Mantan ketua Asosiasi Medis Kabupaten Changhua dan mantan sekretaris jenderal Federasi Nasional Asosiasi Medis, Tsai Ming-chung, mengatakan masyarakat Taiwan dari kecil sudah dibekali pengetahuan tentang kesehatan, jadi mereka bisa bekerja sama dengan pemerintah untuk melakukan vaksin.

Sedangkan pekerja migran memiliki latar belakang budaya dan pendidikan yang berbeda sehingga sulit untuk mengikuti peraturan dari pemerintah, terlebih lagi mereka melihat berita-berita dari media terkait efek ang ditimbulkan setelah menerima vaksin.
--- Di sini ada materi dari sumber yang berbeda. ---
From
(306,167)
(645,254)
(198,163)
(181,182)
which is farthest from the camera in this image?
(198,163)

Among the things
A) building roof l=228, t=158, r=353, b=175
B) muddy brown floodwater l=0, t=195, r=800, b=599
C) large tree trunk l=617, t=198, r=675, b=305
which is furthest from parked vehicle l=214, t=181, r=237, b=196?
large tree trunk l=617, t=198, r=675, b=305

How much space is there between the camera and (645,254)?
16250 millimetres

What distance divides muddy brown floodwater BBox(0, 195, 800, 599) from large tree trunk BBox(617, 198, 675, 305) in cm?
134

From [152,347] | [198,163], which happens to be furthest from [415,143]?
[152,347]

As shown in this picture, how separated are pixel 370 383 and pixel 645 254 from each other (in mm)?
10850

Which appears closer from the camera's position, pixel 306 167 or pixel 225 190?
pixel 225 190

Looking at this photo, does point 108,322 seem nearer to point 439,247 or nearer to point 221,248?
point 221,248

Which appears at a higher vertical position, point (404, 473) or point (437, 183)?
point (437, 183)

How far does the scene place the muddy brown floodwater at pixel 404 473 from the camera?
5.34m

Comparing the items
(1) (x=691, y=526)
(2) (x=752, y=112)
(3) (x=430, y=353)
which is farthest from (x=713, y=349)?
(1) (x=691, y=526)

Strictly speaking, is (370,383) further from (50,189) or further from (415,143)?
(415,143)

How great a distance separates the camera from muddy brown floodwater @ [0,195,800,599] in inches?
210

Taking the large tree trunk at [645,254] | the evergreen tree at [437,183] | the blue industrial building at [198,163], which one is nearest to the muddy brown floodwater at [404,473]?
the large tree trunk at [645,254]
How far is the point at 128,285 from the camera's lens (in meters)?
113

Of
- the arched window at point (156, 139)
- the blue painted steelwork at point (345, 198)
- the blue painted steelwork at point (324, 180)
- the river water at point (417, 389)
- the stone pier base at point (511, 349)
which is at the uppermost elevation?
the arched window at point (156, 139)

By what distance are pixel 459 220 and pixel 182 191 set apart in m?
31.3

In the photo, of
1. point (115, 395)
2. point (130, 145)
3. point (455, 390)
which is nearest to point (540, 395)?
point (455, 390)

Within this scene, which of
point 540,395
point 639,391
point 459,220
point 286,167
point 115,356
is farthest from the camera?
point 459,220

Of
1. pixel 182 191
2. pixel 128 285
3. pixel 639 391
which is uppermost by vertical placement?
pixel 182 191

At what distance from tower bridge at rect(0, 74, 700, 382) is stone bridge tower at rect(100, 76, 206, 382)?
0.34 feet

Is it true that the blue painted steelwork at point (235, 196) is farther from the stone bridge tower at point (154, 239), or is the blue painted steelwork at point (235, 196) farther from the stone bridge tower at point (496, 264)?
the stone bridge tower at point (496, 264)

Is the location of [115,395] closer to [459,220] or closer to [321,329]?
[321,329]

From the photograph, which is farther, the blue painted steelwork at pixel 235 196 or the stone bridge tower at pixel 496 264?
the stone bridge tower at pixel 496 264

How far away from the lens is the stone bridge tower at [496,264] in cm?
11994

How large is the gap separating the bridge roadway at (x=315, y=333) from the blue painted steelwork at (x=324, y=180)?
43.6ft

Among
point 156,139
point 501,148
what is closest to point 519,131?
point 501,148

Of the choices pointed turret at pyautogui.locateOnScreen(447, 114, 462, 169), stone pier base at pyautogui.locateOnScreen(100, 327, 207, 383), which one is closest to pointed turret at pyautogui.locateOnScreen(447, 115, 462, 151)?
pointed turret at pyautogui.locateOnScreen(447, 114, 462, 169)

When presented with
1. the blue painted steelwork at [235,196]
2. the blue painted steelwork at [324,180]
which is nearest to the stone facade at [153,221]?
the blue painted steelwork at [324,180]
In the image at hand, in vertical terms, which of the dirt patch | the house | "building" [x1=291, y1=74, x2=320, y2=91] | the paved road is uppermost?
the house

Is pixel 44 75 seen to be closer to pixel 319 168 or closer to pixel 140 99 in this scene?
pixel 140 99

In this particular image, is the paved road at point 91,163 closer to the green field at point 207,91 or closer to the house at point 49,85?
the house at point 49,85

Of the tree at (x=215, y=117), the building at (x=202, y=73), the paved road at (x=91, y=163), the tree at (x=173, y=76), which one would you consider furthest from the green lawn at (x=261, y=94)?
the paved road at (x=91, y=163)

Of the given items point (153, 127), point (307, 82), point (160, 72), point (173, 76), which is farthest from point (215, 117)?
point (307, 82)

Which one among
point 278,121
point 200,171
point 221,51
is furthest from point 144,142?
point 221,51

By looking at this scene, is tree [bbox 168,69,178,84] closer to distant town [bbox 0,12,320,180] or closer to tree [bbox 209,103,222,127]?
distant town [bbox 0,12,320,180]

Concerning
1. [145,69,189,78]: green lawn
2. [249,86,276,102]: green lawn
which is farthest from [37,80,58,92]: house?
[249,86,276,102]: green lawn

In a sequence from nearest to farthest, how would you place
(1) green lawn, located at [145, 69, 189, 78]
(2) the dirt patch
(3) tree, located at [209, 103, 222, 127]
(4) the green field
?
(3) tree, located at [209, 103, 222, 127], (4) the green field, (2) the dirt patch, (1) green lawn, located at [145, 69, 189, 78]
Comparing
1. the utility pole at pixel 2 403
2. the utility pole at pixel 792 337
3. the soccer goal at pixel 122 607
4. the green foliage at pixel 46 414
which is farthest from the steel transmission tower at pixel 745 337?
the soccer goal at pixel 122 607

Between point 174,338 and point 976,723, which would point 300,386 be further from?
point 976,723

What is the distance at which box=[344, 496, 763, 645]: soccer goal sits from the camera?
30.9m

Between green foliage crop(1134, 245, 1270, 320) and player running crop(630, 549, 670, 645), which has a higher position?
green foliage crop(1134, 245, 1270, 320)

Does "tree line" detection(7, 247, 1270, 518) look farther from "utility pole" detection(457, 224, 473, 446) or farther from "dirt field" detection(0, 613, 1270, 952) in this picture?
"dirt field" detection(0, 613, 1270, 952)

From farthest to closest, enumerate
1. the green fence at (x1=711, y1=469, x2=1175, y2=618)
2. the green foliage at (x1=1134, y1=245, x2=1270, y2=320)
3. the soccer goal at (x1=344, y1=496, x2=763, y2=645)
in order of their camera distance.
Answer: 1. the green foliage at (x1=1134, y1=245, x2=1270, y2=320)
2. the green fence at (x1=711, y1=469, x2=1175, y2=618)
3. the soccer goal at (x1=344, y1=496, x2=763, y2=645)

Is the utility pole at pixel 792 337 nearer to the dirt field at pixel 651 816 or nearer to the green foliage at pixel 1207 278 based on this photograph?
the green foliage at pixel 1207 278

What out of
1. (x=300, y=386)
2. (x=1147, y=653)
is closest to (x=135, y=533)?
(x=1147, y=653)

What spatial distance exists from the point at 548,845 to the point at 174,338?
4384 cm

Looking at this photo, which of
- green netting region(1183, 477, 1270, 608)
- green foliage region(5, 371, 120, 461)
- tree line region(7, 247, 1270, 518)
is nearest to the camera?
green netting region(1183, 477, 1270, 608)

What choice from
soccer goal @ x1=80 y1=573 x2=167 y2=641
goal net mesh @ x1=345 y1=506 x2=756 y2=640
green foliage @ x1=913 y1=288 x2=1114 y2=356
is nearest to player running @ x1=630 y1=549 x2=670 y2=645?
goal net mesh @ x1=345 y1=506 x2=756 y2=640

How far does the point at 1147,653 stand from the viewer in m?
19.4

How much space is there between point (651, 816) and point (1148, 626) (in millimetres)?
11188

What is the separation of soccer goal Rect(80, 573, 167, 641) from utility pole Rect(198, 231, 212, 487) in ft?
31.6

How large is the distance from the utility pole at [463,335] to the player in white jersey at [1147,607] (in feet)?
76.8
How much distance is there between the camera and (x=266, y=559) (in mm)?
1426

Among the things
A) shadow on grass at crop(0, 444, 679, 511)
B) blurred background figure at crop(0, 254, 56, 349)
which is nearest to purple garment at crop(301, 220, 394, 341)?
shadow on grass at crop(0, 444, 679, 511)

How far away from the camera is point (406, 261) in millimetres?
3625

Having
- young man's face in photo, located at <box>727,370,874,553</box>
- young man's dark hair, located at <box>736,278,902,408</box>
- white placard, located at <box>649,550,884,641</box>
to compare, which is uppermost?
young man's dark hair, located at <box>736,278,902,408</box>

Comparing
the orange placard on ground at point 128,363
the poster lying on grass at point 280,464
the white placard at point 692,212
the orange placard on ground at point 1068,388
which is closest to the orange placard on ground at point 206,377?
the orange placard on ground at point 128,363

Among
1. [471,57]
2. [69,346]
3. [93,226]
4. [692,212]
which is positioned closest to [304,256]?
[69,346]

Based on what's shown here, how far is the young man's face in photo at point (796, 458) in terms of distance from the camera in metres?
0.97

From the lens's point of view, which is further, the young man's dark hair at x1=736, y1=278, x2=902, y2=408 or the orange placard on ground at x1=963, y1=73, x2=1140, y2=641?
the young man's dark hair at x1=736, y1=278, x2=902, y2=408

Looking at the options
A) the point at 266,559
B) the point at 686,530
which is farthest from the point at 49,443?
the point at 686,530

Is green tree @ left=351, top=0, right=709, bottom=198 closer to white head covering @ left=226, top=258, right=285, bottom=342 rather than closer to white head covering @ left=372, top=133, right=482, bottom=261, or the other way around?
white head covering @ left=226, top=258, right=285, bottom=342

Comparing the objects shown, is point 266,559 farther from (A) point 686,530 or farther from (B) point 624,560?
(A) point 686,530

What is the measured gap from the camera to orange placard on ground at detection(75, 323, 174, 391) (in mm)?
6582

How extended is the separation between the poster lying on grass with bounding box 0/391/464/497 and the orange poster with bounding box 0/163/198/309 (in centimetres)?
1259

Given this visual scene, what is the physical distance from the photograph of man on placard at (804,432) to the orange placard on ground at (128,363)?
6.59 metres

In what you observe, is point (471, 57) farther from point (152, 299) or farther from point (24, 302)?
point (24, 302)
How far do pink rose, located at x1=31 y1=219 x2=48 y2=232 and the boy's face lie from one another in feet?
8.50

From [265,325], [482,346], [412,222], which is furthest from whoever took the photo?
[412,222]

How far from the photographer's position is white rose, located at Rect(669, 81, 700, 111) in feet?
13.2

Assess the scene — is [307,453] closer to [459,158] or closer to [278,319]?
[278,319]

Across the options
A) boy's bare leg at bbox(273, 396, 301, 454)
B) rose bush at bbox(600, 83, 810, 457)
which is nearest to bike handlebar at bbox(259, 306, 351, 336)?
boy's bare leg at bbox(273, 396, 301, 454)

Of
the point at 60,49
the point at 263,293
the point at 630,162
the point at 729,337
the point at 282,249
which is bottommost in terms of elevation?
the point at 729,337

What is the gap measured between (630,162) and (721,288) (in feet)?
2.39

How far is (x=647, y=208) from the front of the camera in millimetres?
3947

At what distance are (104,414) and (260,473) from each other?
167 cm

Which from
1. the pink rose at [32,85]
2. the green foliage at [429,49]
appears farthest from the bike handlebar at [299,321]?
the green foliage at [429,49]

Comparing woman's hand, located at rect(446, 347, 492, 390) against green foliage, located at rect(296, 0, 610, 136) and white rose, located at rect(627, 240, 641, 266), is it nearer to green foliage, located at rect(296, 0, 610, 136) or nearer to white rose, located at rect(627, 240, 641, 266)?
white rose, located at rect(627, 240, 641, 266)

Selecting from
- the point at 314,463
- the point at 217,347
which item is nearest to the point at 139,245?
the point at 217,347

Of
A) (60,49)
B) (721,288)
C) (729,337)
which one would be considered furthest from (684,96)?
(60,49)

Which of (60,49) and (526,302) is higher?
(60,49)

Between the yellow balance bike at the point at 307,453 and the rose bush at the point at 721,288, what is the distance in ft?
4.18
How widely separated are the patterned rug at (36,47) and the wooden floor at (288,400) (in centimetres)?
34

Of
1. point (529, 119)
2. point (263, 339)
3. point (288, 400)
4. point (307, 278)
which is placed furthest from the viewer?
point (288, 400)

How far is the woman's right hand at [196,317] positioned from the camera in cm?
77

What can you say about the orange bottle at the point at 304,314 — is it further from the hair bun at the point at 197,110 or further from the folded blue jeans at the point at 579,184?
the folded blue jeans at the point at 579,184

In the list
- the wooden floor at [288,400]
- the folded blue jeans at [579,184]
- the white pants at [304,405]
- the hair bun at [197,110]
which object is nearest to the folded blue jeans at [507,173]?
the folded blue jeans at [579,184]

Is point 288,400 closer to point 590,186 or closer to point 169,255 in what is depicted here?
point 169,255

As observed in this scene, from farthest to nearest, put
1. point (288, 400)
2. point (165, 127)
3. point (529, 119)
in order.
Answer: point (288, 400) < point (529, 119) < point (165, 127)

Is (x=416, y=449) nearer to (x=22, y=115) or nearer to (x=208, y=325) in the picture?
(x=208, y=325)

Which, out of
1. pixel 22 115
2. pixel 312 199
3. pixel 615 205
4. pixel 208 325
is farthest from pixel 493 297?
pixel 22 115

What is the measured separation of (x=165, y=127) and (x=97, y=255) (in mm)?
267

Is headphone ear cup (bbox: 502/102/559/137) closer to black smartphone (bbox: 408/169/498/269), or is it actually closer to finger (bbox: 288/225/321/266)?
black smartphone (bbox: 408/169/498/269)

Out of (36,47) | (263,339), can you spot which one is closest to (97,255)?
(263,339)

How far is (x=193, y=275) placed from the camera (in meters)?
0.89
Untuk menghindari adanya celah penularan virus dan pencegahan pandemi, ke depannya pemerintah akan lebih memperhatikan tiga tempat berikut. Yang pertama adalah kawasan padat penduduk, kedua lembaga berorientasi konservasi dan ketiga tempat berkumpulnya para pekerja migran.

Selain itu, sebagian pekerja migran perawat pasien yang membaca berita mengetahui bahwa Taiwan menerima sumbangan vaksin dan vaksin ada batas waktu hanya untk setengah tahun, oleh karena itu pekerja migran menolak untuk divaksinasi. Mereka ada yang bersikeras untuk tidak mau divaksinasi, tidak peduli walau majikan maupun anggota keluarga mereka setelah divaksin tidak ada efek samping dan sehat.

Cai Ming-chung mengatakan, sistem medis tidak bisa melihat data pekerja migran divaksinasi, tetapi hari ini dari 200 orang yang divaksinasi, diantaranya ada 20 pekerja migran, atau sekitar 10% menunjukkan bahwa pekerja migran secara perlahan akan bersedia untuk divaksinasi

Sementara itu komisioner Tenaga Kerja Ke Cheng-fang, mengatakan, mereka tidak bisa mengetahui informasi pendaftar vaksinasi pekerja migran. Direktur kesehatan Ye Yan-bo juga mengatakan, data vaksinasi pekerja migran ada di pemerintah pusat, jadi pemerintah daerah tidak bisa melihat data tersebut. Mereka semua menekankan akan memperkuat promosi vaksinasi ke pekerja migran agar mereka bersedia untuk melakukan vaksinasi.